= SHORT TASK 1 =
Answer these questions using the award excerpt below, each on its own line:
(a) What must the participant obtain from the Company before disclosing its information?
(b) Under what condition does the confidentiality obligation stop applying to information?
(c) At the greater of which two levels are the Performance Goals deemed achieved upon a Change in Control?

= SUPPLIED PASSAGE =
-.-.-

8.Preservation of Company Confidential Information: As a condition for receipt of this PSU award, and in consideration of the compensation and benefits provided pursuant to this PSU award, the sufficiency of which is hereby acknowledged, acceptance of this PSU award is agreement by the participant that the participant will not (without first obtaining the prior written consent in each instance from the Company) during the term of the participant’s employment and thereafter, disclose, make commercial or other use of, give or sell to any person, firm or corporation (other than agents or representatives of the Company in furtherance of the participant’s duties), any information received directly or indirectly from the Company or acquired or developed in the course of the participant’s employment, including, by way of example only, trade secrets (including
organizational charts, employee information such as credentials, skill sets, salaries and background information), ideas, inventions, methods, designs, formulas, systems, improvements, prices, discounts, business affairs, products, product specifications, manufacturing processes, data and know-how and technical information of any kind whatsoever unless such information has been publicly disclosed by authorized officials of the Company.
9.Change in Control: Notwithstanding the above, in the event of a Change in Control before the end of the Performance Period, all Performance Stock Units subject to this award will fully vest immediately as of the Change in Control, will be considered fully earned and will be payable in full, with all applicable Performance Goals deemed achieved at the greater of (A) the applicable target level and (B) the level of achievement of the Performance Goals for the Award as determined by the Committee no later than the date of the Change in Control, taking into account performance through the latest date preceding the Change in Control as to which performance can, as a practical matter, be determined (but not later than the end of the applicable Performance Period), as promptly as practicable following the Change in Control if the awards have not been assumed or replaced by a Substitute Award, as defined below.

-.-.-

= TASK DATA =
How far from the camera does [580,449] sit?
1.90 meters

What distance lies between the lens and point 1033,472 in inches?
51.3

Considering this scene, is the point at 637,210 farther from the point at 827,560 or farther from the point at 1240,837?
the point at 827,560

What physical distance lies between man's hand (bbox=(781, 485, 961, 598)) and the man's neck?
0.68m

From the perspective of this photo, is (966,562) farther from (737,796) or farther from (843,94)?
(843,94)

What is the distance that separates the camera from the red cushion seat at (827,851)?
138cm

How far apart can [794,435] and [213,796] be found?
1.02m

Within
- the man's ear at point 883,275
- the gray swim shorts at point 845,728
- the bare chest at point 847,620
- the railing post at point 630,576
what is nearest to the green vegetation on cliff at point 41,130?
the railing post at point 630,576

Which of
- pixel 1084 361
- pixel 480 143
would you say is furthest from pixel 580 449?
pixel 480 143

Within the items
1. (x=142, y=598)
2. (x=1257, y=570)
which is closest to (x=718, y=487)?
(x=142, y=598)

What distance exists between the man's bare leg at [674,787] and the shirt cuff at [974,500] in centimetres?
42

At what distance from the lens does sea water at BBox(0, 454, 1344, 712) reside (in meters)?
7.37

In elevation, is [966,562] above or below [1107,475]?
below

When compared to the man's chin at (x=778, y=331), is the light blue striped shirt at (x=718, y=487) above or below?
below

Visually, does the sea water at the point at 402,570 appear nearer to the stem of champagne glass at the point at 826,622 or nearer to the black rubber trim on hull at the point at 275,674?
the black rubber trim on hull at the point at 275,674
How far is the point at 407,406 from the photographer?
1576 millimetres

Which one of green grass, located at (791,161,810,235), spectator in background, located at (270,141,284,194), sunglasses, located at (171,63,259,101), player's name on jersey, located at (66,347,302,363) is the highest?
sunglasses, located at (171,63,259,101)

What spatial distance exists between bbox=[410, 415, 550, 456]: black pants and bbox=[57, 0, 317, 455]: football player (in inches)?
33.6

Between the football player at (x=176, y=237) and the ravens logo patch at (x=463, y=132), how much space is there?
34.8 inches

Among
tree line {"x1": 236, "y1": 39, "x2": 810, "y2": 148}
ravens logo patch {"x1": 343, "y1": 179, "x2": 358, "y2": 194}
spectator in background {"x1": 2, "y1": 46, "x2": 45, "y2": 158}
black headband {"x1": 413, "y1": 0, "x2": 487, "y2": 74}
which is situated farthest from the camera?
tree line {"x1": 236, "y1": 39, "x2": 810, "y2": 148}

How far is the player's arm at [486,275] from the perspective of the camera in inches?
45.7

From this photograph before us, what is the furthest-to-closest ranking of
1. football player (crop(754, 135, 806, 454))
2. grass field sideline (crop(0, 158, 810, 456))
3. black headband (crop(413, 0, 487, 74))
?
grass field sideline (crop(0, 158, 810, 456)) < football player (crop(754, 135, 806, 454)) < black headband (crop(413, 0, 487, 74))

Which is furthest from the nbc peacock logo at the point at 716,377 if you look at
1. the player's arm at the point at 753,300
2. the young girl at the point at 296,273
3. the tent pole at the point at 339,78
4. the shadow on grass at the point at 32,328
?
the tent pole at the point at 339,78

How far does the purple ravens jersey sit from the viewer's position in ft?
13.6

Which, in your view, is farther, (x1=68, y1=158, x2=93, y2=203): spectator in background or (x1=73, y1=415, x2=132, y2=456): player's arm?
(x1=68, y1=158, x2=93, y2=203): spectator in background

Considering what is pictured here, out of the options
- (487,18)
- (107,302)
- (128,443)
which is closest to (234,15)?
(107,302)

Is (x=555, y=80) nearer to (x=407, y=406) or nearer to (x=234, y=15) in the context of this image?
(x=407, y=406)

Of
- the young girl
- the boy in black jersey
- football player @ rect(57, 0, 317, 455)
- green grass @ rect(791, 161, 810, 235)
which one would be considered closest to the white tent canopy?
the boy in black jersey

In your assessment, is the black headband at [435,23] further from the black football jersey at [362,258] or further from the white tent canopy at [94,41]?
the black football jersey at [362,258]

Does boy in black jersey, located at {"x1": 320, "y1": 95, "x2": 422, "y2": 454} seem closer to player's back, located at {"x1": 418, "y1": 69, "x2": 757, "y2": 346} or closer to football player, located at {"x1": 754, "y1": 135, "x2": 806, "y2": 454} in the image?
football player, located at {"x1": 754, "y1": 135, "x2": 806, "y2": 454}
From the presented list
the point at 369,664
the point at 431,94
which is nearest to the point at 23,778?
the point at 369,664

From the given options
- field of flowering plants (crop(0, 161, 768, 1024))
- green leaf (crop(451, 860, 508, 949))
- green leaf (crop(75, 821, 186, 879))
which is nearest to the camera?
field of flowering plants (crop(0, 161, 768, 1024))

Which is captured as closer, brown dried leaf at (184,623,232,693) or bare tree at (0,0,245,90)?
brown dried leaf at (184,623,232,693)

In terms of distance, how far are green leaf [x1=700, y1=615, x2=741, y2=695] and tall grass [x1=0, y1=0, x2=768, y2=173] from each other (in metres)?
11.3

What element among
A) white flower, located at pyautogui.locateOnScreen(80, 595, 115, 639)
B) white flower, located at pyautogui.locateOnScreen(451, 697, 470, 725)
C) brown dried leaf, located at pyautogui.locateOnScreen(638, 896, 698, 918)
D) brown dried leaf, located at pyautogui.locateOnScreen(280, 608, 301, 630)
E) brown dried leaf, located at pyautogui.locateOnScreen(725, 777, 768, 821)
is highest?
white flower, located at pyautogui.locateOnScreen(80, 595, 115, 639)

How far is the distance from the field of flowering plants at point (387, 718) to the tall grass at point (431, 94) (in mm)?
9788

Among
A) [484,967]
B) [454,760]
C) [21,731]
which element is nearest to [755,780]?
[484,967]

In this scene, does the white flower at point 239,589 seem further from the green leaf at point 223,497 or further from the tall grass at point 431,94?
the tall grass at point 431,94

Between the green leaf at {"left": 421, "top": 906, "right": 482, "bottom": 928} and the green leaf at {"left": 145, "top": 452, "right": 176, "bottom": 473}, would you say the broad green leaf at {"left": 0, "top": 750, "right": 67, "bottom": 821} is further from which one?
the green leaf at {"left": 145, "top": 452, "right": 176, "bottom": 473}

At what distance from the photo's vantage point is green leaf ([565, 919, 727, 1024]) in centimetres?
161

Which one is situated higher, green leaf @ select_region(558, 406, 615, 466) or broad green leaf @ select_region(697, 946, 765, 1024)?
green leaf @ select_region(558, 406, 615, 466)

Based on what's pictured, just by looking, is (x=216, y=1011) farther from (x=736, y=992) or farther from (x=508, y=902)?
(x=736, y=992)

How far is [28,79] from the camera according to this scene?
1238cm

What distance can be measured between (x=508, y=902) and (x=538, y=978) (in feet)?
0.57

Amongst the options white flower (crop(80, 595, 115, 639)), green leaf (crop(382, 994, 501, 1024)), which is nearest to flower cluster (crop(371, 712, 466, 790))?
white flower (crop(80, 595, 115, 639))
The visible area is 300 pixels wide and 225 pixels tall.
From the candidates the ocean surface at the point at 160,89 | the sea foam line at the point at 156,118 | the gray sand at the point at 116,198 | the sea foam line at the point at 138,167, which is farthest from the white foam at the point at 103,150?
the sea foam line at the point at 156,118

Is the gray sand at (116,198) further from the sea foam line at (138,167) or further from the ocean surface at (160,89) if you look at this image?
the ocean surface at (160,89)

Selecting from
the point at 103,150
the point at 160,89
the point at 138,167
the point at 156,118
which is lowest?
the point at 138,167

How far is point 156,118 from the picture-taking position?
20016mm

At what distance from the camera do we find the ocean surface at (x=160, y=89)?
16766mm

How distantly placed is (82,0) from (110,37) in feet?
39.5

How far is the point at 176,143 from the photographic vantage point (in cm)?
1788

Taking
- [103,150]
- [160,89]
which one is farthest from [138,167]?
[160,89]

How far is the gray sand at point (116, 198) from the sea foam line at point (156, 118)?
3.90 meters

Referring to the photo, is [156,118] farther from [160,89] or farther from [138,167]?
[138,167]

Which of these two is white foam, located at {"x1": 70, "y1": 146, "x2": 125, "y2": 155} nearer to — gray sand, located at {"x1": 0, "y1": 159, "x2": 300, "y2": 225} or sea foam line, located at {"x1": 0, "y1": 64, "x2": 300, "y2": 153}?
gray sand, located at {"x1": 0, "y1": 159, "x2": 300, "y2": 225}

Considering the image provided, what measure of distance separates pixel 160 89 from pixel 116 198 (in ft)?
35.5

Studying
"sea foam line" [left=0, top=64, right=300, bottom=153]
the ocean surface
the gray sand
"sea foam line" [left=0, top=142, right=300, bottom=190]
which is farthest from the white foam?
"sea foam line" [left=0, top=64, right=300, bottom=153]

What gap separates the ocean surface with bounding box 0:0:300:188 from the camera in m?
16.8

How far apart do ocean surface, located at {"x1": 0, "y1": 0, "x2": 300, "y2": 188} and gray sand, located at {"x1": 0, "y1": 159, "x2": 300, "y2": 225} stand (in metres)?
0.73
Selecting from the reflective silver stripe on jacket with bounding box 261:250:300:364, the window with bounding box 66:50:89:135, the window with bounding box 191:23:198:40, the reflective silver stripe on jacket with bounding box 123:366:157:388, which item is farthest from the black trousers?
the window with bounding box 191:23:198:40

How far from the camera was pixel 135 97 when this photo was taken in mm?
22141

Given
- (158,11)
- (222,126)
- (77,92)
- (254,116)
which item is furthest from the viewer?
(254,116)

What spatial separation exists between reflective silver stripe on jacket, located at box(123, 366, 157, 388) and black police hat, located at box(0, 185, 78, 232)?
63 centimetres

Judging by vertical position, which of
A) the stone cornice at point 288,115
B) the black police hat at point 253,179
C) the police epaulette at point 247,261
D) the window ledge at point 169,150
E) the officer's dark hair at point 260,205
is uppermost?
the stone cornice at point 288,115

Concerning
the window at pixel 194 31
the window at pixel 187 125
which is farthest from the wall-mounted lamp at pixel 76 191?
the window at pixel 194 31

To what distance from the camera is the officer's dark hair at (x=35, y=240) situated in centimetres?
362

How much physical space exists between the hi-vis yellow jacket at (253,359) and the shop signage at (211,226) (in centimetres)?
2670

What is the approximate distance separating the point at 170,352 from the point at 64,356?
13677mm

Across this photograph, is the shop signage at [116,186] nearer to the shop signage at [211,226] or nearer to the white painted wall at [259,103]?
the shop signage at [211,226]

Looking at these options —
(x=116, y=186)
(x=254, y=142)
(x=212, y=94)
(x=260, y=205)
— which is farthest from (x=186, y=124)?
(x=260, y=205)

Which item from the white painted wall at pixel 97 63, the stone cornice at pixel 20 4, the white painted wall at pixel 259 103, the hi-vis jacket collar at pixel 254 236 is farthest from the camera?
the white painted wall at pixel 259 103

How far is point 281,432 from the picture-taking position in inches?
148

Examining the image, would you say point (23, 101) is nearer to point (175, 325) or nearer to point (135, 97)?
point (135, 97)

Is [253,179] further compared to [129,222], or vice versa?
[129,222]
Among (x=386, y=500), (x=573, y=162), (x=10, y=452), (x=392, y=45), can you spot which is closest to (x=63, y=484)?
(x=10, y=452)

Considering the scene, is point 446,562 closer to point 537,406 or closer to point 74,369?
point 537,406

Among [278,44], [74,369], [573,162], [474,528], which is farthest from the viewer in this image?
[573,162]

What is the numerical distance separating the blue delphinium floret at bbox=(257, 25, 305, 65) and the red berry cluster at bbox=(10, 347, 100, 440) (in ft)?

-.-.-

= SHORT TASK 2 =
Select every line of the listing above that contains the word "stone". Case counts.

= FINISHED ANSWER 1 =
(a) The prior written consent of the Company, in each instance.
(b) When authorized officials of the Company have publicly disclosed the information.
(c) (A) The applicable target level and (B) the level of achievement of the Performance Goals for the Award, as the Committee determines no later than the date of the Change in Control.

= FINISHED ANSWER 2 =
A) the stone cornice at point 288,115
the stone cornice at point 288,115
Which item from the white painted wall at pixel 97 63, the stone cornice at pixel 20 4, the white painted wall at pixel 259 103, the hi-vis jacket collar at pixel 254 236 is farthest from the camera?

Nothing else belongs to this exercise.